Quando se trata de luminárias clássicas, os candelabros reinam absolutos. Na Casa Cor 2010, vários profissionais optaram por esse tipo de lustre rebuscado na hora de compor os espaços. No antiquário de Carlos Lima, por exemplo, diversos candelabros de cristal Baccarat dão clima barroco, remetendo a palácios.

O restaurante brasileiro de Jayme Bernardo também usou dois grandes candelabros de cristal. Projetados pelo designer francês Philippe Starck, os lustres contrastam com a decoração quase minimalista do ambiente em preto e verde escuro.

A arquiteta e designer de interiores Sueli Adorni também se rendeu aos cristais, mas de uma maneira diferente. “Os lustres são plafons exclusivos, com folhas de cristal”, explica Sueli. De forma mais irreverente, o arquiteto Marcelo Queiroz usou lustres em forma de borboleta, cobertos por cristais âmbar, para homenagear o urbanista Lúcio Costa. “Ele nunca imaginou um avião na planta de Brasília, mas sim, uma borboleta, por isso as luminárias”, diz Queiroz.

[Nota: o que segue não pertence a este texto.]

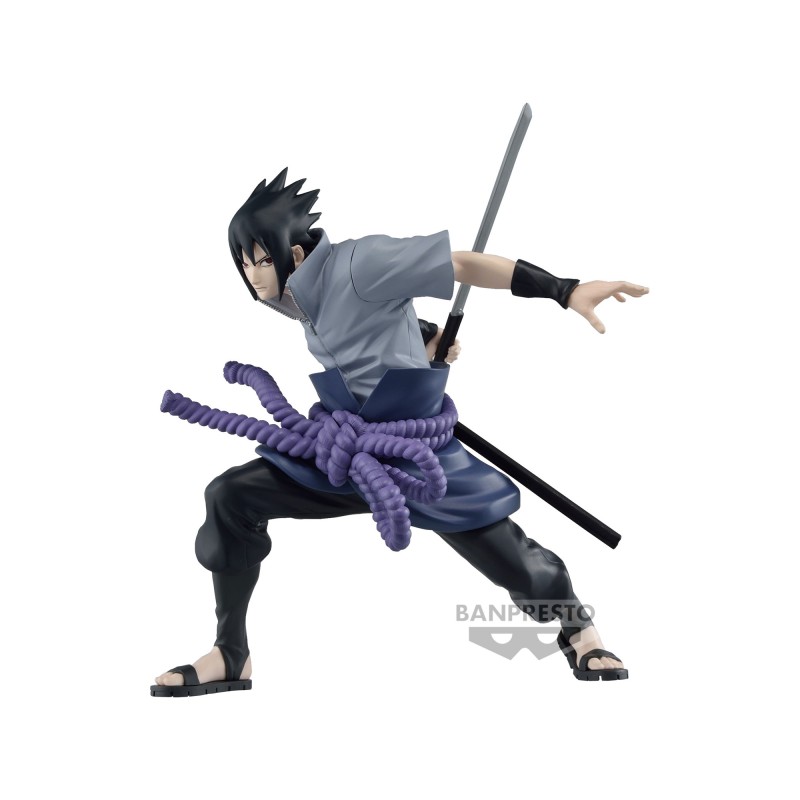 NARUTO SHIPPUDEN - UCHIHA SASUKE - FIGURINE VIBRATION STARS 13CM Figurines Bruno Vidéo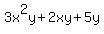 3x%5E2y%2B2xy%2B5y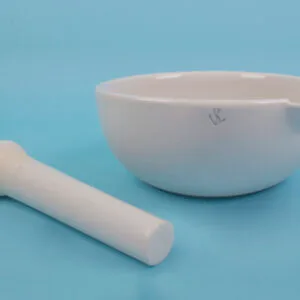 Mortero porcelana c/mano, 254 mm Marca Nahita.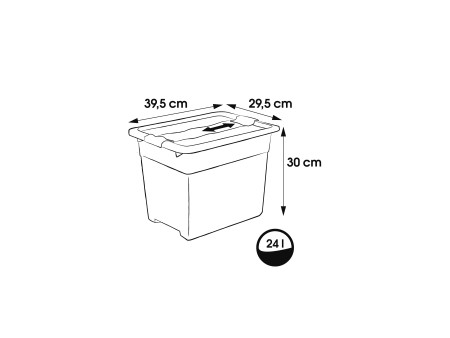 keeeper Boîte de rangement 'eckhart', 24 L, graphite/rouge
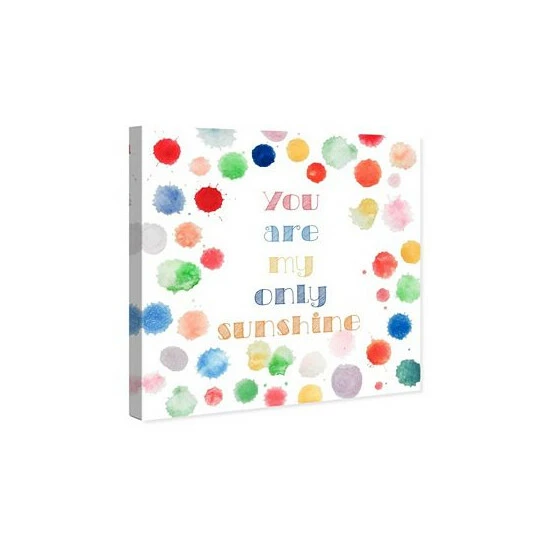 Coupon π₯° Oliver Gal My Only Sunshine Canvas Art, 12 X 12 Red β¨ - Image 2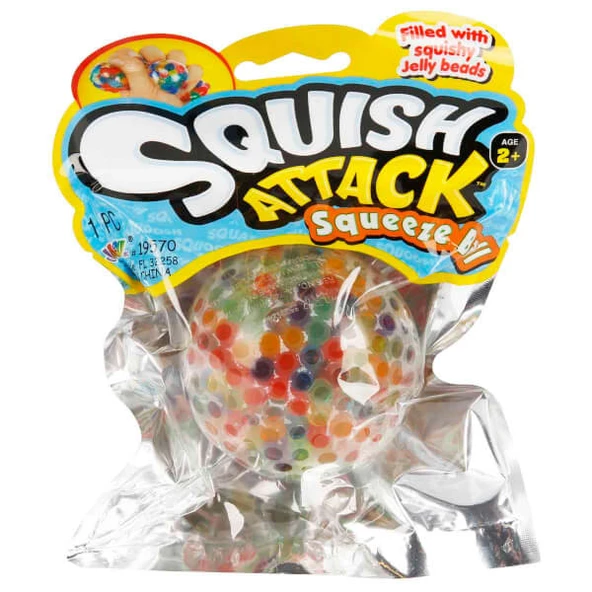 Squish attack squeeze ball Yumuşak Fışkıran Renkli Top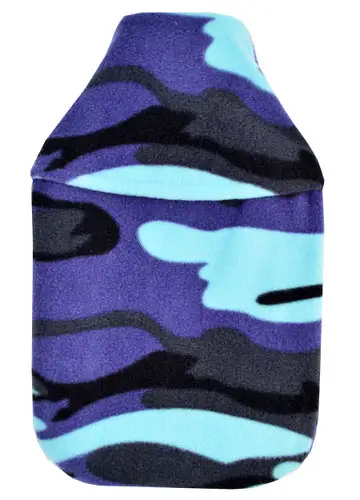 Blue Urban Camo Fleece 2L Hot Water Bottle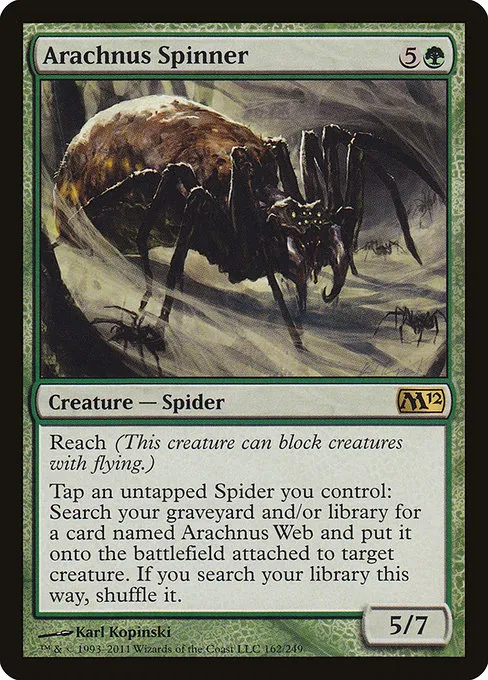 Arachnus Spinner · Magic 2012 162/249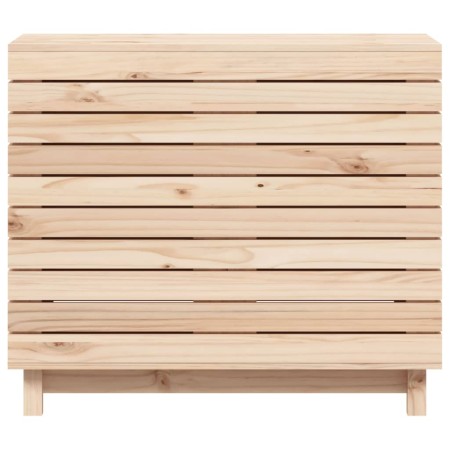 Cesto per Bucato 88,5x44x76 cm Legno Massello Pino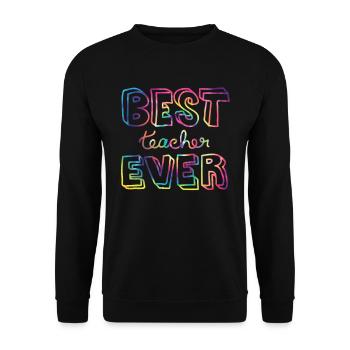 Bast Teacher Ever Math Ist My Jam Math - Unisex Pullover - Schwarz - Vorne - Alina (178cm) & Michal (187cm)
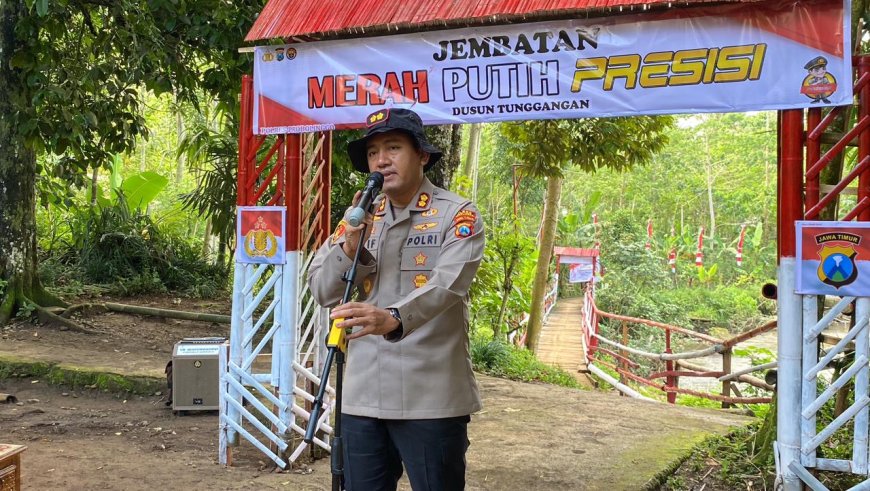 Jembatan Baru Permudah Aktivitas Warga Tiris dan Andungsari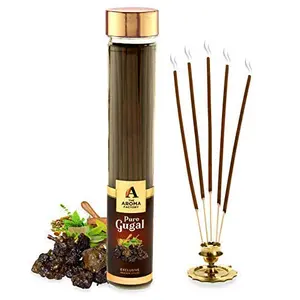 Pure Gugal Incense Stick Agarbatti 100% Herbal Guggal (Bottle 100gm)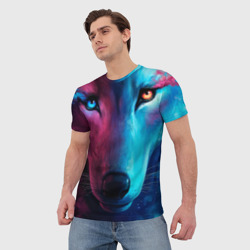 Мужская футболка 3D Космический волчок - фото 2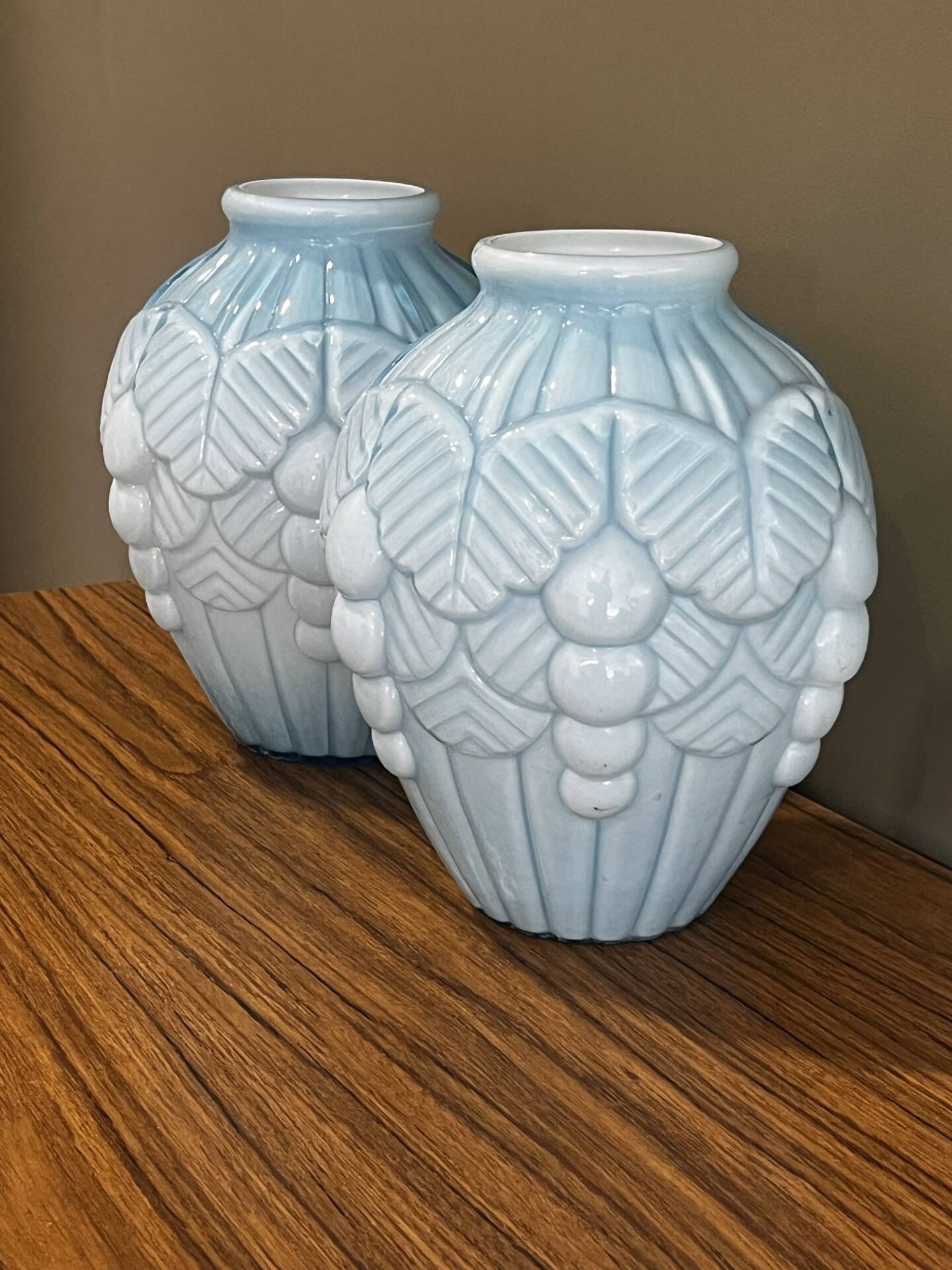 Pair of Art Deco vases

Materiais e tamanhos inusitados

Outros materiais inusitados estão presentes nas luminárias da Casa Cor. Na Bookstore de Gerson Dutra de Sá e Ana Lucia Salama, uma peça de tecido colocado sobre um cavalete forma uma luminária contemporânea, que recebe os visitantes e cria clima descontraído.

Já na suíte criada por Consuelo Jorge em homenagem ao jogador Raí, as luminárias não chamam tanto a atenção pelo design, mas, sim, pelo tamanho. Enormes e na cor gelo, elas roubam a cena e proporcionam um excelente ambiente de leitura.